_WHAT YOU SHOULD DO_
Report every row that contains the string "ХолоТК", matching case exactly.

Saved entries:
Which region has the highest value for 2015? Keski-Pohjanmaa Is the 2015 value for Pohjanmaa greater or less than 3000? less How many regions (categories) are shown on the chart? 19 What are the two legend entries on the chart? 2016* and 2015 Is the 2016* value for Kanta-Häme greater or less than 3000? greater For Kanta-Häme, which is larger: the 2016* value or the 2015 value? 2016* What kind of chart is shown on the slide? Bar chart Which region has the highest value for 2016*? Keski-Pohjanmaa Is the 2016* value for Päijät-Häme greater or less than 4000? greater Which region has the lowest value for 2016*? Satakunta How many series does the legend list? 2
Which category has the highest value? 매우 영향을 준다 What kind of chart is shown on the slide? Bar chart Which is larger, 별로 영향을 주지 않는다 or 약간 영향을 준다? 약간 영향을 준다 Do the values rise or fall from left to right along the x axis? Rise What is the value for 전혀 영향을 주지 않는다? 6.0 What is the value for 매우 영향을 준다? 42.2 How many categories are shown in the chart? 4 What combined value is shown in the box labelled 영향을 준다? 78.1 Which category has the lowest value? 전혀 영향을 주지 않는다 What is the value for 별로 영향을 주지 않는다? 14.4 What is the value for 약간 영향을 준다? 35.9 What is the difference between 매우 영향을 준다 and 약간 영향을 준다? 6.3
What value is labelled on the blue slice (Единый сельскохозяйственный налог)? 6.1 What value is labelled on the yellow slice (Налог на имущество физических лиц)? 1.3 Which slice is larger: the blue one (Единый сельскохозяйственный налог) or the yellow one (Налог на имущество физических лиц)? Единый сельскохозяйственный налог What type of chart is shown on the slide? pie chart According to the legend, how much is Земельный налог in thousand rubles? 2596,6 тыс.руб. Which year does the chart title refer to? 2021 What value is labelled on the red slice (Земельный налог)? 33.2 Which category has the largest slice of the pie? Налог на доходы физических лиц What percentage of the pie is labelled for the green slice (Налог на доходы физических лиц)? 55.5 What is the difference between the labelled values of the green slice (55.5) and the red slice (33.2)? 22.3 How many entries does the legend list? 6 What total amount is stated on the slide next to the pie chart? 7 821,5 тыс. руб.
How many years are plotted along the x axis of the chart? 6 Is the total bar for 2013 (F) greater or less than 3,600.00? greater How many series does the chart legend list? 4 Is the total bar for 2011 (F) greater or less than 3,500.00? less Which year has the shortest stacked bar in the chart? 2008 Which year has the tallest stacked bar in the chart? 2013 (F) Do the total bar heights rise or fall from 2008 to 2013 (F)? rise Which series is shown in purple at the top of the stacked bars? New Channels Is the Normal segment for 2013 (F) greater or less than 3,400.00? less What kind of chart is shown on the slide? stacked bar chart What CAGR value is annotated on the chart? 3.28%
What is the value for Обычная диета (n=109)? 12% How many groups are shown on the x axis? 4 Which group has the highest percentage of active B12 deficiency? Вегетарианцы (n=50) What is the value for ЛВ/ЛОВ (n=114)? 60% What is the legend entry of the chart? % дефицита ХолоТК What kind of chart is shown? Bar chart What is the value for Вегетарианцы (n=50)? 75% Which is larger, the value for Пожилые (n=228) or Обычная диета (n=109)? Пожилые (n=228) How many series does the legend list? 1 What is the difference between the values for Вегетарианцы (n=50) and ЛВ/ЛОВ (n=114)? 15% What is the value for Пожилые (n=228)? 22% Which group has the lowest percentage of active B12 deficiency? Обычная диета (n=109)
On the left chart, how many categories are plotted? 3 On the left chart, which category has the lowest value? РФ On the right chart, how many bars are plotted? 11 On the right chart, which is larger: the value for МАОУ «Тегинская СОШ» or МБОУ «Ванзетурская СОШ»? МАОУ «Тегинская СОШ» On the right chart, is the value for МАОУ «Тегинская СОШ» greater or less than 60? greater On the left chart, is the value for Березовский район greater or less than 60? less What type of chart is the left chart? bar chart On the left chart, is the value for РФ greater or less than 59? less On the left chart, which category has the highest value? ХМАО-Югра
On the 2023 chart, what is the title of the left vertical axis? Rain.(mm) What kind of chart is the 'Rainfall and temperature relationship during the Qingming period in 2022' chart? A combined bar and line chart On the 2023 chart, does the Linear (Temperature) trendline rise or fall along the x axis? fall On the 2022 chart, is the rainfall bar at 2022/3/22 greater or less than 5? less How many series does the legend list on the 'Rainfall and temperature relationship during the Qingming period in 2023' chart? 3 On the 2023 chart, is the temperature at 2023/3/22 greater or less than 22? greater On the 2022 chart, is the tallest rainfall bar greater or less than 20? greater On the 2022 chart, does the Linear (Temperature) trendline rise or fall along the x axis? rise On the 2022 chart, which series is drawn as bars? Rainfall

_ANSWER TO THIS TASK_
What is the value for Обычная диета (n=109)? 12% How many groups are shown on the x axis? 4 Which group has the highest percentage of active B12 deficiency? Вегетарианцы (n=50) What is the value for ЛВ/ЛОВ (n=114)? 60% What is the legend entry of the chart? % дефицита ХолоТК What kind of chart is shown? Bar chart What is the value for Вегетарианцы (n=50)? 75% Which is larger, the value for Пожилые (n=228) or Обычная диета (n=109)? Пожилые (n=228) How many series does the legend list? 1 What is the difference between the values for Вегетарианцы (n=50) and ЛВ/ЛОВ (n=114)? 15% What is the value for Пожилые (n=228)? 22% Which group has the lowest percentage of active B12 deficiency? Обычная диета (n=109)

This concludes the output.